EXCERPT:

Appraisals start with the property inspection

To ascertain the true status of the property, it's our duty to first perform a thorough inspection. We must physically see features, such as the number of bedrooms and bathrooms, the location, amenities, etc., to ensure they indeed are there and are in the condition a reasonable person would expect them to be. To make sure the stated size of the property has not been misrepresented and convey the layout of the home, the inspection often entails creating a sketch of the floorplan. Most importantly, the appraiser looks for any obvious amenities - or defects - that would have an impact on the value of the house.

Back at the office, we use two or three approaches to determining the value of real property: a sales comparison, a replacement cost calculation, and an income approach when rental properties are prevalent.

Replacement Cost

This is where the appraiser gathers information on local construction costs, labor rates and other elements to figure out how much it would cost to replace the property being appraised. This figure commonly sets the maximum on what a property would sell for. It's also the least used predictor of value.

TASK DIRECTIONS:
In the appraisal excerpt, what does the replacement cost figure commonly set?

DATA SEGMENT:
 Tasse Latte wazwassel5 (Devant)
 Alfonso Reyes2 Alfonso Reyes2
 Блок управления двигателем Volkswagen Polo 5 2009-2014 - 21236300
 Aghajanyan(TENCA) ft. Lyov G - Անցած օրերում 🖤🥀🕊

ANSWER TO THE EXERCISE:
It commonly sets the maximum on what a property would sell for.